Her will was straightforward and left everything to me and Quinn. She’d never mentioned to me that she’d had it drawn up, but then, between us there were subjects we always avoided. Uncle paid for the funeral with an attitude that was almost grateful, as though he were getting off more easily than expected.
With pen and paper from my bag I make a list, leaning back along the couch that I can still imagine clinging to her form where she curled up on the farthest side of the L shape, a tiny S of one hundred pounds. What I begin to write, though, becomes redundant, an itemization of belongings, room by room. I scratch it out and write: Everything.
During the first weeks after Mama died, Mama’s friend Deana stepped in. Her phone number was stuck to the fridge on a stained and curling scrap of paper held by a ladybug magnet. She and Mama had a deal to take over each other’s yoga classes if either of them ever got sick. They’d had the arrangement for a year, but Mama never bothered learning a phone number off by heart. She had more important things to keep in there, she said.
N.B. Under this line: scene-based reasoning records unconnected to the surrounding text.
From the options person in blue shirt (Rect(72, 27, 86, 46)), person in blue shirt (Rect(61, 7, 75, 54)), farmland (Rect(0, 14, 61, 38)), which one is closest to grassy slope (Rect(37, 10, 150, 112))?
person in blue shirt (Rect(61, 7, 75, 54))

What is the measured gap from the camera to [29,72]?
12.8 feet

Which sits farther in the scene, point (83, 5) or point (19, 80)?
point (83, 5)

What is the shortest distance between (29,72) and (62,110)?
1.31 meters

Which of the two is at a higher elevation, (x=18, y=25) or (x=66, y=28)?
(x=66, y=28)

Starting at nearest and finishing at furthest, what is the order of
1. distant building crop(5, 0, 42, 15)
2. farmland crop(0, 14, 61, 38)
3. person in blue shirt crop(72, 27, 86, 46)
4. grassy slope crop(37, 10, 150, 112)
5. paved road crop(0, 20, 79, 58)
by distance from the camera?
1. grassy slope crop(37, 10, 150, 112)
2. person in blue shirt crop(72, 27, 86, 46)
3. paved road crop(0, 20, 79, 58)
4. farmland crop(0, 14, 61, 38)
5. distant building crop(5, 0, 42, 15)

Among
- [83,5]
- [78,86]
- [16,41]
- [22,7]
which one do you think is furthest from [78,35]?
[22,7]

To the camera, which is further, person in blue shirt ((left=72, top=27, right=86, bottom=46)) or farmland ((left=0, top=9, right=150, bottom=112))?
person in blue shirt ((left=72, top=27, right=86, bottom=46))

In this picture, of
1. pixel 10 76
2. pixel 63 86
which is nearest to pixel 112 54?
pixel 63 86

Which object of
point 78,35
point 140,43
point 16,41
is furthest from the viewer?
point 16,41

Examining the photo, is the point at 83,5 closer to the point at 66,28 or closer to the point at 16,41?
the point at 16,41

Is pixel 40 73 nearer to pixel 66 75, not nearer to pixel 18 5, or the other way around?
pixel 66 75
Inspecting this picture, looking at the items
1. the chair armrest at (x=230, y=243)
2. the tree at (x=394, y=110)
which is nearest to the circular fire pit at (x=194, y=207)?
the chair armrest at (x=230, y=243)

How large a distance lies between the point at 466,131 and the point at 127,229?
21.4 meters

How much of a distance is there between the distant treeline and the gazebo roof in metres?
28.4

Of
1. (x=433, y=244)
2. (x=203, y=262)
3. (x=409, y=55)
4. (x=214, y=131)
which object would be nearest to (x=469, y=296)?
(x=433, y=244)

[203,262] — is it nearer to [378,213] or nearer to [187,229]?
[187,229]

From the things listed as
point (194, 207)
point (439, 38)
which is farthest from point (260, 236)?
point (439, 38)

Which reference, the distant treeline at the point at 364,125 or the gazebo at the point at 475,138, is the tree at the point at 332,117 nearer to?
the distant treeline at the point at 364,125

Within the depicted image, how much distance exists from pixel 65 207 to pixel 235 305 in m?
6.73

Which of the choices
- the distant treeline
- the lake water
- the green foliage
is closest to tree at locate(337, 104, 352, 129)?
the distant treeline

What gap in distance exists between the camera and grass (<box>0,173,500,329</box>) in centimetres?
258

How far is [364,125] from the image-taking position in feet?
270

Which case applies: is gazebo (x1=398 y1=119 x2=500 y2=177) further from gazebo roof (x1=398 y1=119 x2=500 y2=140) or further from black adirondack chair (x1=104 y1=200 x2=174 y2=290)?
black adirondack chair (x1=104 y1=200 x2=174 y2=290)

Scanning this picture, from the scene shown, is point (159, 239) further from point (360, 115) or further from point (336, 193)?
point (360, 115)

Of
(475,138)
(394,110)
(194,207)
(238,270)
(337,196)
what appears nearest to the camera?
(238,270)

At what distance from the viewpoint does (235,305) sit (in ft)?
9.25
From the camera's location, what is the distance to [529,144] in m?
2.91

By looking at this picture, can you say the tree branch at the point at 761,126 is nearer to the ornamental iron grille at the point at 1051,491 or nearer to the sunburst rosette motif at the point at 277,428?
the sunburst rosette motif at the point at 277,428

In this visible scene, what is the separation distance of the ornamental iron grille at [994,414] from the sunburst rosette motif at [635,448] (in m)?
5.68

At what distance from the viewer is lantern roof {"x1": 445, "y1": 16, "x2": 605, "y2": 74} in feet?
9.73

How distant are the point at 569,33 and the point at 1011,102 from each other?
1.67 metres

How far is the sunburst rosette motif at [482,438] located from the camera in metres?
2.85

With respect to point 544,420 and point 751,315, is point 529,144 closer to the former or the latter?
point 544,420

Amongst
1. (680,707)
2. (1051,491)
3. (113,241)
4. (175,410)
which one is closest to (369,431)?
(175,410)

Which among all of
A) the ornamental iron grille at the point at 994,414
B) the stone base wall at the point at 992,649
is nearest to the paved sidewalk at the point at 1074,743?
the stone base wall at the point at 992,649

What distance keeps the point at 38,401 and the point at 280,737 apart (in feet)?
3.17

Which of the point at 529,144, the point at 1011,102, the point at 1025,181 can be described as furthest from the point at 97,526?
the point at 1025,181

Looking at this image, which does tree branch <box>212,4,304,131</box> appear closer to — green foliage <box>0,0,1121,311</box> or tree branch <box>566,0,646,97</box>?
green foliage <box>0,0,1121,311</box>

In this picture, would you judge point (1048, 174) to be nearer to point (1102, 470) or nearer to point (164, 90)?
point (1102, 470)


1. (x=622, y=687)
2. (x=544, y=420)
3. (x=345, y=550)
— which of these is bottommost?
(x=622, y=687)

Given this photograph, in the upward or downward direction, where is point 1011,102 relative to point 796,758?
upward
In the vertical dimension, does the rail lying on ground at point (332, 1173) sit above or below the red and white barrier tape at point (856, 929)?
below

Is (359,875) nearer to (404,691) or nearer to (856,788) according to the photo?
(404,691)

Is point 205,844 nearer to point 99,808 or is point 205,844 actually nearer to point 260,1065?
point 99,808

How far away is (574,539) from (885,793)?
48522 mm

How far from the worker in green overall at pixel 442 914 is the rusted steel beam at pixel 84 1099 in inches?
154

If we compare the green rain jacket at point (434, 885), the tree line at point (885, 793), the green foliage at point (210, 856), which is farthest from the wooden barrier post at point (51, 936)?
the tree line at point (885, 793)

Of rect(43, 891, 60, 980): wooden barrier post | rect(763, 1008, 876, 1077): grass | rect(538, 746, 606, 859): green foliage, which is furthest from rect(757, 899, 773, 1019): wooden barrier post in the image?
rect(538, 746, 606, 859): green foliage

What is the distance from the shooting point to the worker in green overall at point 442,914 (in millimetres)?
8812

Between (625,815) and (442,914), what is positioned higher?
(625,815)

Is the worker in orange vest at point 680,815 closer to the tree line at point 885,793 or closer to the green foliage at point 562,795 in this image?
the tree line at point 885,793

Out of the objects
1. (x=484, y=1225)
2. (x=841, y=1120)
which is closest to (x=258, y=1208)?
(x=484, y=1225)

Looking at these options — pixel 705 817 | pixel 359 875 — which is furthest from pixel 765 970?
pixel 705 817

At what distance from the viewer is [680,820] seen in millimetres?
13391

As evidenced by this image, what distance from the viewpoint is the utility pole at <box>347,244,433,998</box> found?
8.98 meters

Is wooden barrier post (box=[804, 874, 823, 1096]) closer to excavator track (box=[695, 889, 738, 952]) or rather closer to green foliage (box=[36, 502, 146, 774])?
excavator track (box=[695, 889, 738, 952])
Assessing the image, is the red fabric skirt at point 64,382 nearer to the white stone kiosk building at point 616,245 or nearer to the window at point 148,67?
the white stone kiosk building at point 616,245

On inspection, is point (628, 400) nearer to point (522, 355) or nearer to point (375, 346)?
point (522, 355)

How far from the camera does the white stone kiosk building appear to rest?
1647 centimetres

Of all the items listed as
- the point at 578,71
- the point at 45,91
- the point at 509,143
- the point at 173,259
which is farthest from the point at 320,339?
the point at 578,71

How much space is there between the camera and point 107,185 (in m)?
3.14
When Deana picked up the phone the day after Mama’s accident, her voice was husky with sleep even though it was three in the afternoon. I started crying.
“Honey,” she said. “Sweetheart. Don’t cry. Who is this?” That was Deana all over. She was ready to comfort a heavy breather if he needed it.
“I woke you up,” I whispered. “I’m sorry. It’s me, Beena.” Our names rhymed, so sometimes when I called, I said, “Deana, it’s Beena.” And then she would say, “Oh, I thought you were Tina.” Most of the yoga ladies didn’t share our corny sense of humour, but Deana was a hoot. Mama’s word.
The news about what had happened slipped through my lips like bitter vinegar. I couldn’t hold them in, but the words accident and gone seemed to scour my mouth as they came out. The vinegar burned through my heart and watered my eyes. I swallowed and asked Deana to go to Mama’s class at the community centre. “You could tell them,” I said. “Or stay and teach it. Whatever you want.” I hated the thought of the students waiting there for Mama and getting angry with her, and then how awful they would feel later when they found out.